Photo by Brad Montgomery
Q: I know some pros play using non-standard tuning (drop D, DADG, D standard DGCF, semitone E♭A♭D♭G♭, etc.), and I read somewhere that practice with other tunings can be good to help think in terms of the notes rather than finger patterns. What is your take? Is it a good idea to practice using non-standard tunings?
A: Non-standard tunings are much more common among guitarists than they are with bassists – and usually acoustic guitarists. It is my assumption that it really started with bottleneck slide guitarists who were primarily playing melodies and rhythmic strumming patterns with a slide, effectively needing to make a chord out of a one fret span.
In addition, songwriters who wanted an easier way to bar and “grip” chords on the instrument while they sang benefitted from this concept. It really does make it almost a no-brainer to strum simple songs on a guitar. There are only a few bass players I can think of who really explore this. They tend to fall into two categories:
- Musicians who just tune the entire instrument down by a step or more (but still keep it tuned in 4th’s) – usually gospel or heavy metal bassists. I believe many gospel bassists tune down to match common keys of the songs which used to be played be the organ (and it sounds pretty great when you hit a low A). Metal bassists tend to tune down to match the guitarists – many of whom play 7- or 8-string guitars nowadays, extending the range further down to get that ultra thick chunk sound.
- Solo bassists – like Michael Manring, Zander Zon, Grant Stinnett and others. These tunings tend to be more akin to acoustic guitar altered tunings like those you mentioned.
DADG, which is derived from the common guitar tuning DADGAD is used for one-finger chords across many strings.
DGCF, which retains the standard tuning in 4ths, just a hole step lower per string and any number of other tunings.
You can tune it any way you want. I won’t list them all here.

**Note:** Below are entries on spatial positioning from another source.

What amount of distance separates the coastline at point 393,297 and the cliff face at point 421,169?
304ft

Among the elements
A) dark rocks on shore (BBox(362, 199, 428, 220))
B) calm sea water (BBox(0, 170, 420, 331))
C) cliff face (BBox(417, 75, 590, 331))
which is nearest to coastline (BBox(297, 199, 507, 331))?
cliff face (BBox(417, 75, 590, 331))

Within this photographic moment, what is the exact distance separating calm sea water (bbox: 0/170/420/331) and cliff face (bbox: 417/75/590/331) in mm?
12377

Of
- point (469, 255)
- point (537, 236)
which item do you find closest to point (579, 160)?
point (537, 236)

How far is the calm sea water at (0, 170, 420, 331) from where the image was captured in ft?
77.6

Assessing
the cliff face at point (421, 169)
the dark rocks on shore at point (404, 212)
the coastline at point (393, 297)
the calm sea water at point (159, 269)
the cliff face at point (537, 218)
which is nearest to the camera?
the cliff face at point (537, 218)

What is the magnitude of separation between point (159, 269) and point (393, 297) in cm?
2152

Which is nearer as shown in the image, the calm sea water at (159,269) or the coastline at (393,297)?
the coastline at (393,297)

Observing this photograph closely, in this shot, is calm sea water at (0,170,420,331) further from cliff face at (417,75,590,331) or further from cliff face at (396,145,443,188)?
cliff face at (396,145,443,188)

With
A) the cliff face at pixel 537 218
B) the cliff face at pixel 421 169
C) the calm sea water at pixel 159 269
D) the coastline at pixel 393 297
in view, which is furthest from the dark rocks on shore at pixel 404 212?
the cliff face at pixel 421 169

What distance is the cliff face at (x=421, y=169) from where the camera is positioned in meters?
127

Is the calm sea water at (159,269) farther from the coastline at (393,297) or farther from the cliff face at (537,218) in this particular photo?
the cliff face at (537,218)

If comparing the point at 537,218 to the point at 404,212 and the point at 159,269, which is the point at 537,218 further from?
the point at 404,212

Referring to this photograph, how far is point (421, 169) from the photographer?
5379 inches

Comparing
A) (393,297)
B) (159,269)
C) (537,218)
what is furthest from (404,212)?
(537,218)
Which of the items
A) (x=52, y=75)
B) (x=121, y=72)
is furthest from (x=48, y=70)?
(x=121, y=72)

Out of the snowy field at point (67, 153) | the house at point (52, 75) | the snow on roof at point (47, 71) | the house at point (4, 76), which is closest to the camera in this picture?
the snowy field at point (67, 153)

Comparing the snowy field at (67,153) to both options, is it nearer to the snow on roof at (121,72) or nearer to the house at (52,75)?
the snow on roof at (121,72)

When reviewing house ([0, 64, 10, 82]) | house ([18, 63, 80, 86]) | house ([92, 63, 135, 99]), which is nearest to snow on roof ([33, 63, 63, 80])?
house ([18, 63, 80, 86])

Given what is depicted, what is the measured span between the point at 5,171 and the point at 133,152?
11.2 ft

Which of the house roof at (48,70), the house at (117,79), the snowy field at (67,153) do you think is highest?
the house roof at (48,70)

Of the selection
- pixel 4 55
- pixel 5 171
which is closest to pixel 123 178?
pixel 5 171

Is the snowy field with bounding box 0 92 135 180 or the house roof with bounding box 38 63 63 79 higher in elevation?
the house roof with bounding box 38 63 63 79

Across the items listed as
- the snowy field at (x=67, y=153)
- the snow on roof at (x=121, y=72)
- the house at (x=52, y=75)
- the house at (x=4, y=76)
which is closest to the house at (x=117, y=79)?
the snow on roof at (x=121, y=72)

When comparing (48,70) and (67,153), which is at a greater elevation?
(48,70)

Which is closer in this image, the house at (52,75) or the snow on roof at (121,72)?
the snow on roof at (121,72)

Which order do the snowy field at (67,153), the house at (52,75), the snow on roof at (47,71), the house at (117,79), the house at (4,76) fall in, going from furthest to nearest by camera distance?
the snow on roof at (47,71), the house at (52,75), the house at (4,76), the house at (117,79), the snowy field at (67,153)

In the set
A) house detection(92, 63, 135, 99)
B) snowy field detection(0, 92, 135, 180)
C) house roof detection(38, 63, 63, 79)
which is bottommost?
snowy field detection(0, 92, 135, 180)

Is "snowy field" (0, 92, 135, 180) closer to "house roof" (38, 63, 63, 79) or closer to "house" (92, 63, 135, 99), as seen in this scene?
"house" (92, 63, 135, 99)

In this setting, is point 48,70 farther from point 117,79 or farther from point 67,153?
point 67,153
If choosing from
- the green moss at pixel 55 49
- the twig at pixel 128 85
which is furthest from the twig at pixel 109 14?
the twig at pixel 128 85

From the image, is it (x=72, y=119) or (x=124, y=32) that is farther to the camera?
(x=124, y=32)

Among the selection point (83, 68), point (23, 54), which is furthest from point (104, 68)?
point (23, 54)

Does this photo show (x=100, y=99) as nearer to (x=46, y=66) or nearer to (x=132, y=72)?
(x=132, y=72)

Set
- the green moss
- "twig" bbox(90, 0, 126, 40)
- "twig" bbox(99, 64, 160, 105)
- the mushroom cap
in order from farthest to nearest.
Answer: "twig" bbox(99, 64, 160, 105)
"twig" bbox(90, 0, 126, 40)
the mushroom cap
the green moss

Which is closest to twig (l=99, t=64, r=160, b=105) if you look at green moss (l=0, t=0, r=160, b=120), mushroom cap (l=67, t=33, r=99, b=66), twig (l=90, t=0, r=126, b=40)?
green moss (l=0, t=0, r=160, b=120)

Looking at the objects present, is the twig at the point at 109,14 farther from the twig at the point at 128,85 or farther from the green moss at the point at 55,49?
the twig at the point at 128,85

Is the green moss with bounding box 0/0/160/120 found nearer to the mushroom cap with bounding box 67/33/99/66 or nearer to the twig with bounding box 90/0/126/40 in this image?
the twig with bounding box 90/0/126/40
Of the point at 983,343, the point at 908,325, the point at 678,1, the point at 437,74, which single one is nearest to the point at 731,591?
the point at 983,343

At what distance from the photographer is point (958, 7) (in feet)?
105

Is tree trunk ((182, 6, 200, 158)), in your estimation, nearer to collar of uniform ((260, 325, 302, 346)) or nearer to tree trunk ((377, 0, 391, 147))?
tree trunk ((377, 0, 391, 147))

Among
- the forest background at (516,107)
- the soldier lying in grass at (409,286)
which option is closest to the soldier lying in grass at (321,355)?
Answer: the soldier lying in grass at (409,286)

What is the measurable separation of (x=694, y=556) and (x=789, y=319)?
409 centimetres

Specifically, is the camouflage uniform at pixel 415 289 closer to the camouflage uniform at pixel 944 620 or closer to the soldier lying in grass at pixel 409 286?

An explorative nature is inherent to the art of solo bass as is less typical sonic and tonal relationships, so altered tunings seem natural in those cases. In addition, they often facilitate easier “grips” with more harmonious relationships that no longer require straining and stretching your hands to hold some great sounding chords or patterns.
I think it’s an absolute blast to play around with new and different tunings. It’s a nice way to explore the instrument in a new way. You can approach it almost like a new instrument because you may not really know where the notes are at all, depending on your tuning, which can be fun.
However, it sounds like you are thinking about altered tunings in an every day application while practicing in order to work with more intention about your note choices. I would say no, it would have the opposite effect. Playing with new altered tunings is often more about forgetting about note choice and following the sound instead and embracing the unknown (at least until it becomes known).
I think that as you study and explore note choices and relationships, you very much want to retain your sense of “home base” on the instrument. You want to build muscle memory, pattern recognition, reinforce relationships between fingerings and the sound they create.
There is absolutely zero need to introduce unknowns and randomness into your actual practicing in that way. Sure, go for it for fun or explore it for its own sake, but when you’re working on being a better bass player with a standard tuning bass, you need to practice being a good bass player on a standard tuning bass.
If you want to tune it differently full time for some reason, sure go for it! But be aware that playing an instrument that is unique to itself can have some unintended consequences. For example, I was sharing a bill with a great local gospel bassist (we were both sidemen on this gig, not our own projects). His bass cut out on him unexpectedly (wound up being a wire that just detached for some reason). Of course, I handed him my bass. He tunes his bass down a whole step and plays a 6-string (A D G C F Bb). I was playing a standard tuning 4-string. He is good enough that he made it work, but I think he almost had an aneurysm! Playing tunes on a 4 that he had learned on a 6 wasn’t too bad, but it still required thought. Then transposing every thing down a whole step almost ruined the night for him – the band was hitting one song into the next pretty quickly. I was surprised that he didn’t ask for a minute to tune down or something. Amazingly, he powered through and sounded pretty great but he was mentally exhausted by the end of the night. Little things that you might not think of like that are good to consider. Not a reason not to do it, but it’s good to think it through before deciding.
Bottom line: if you plan on playing in a standard tuning, practice in a standard tuning. What you do for fun beyond that is only limited by your imagination.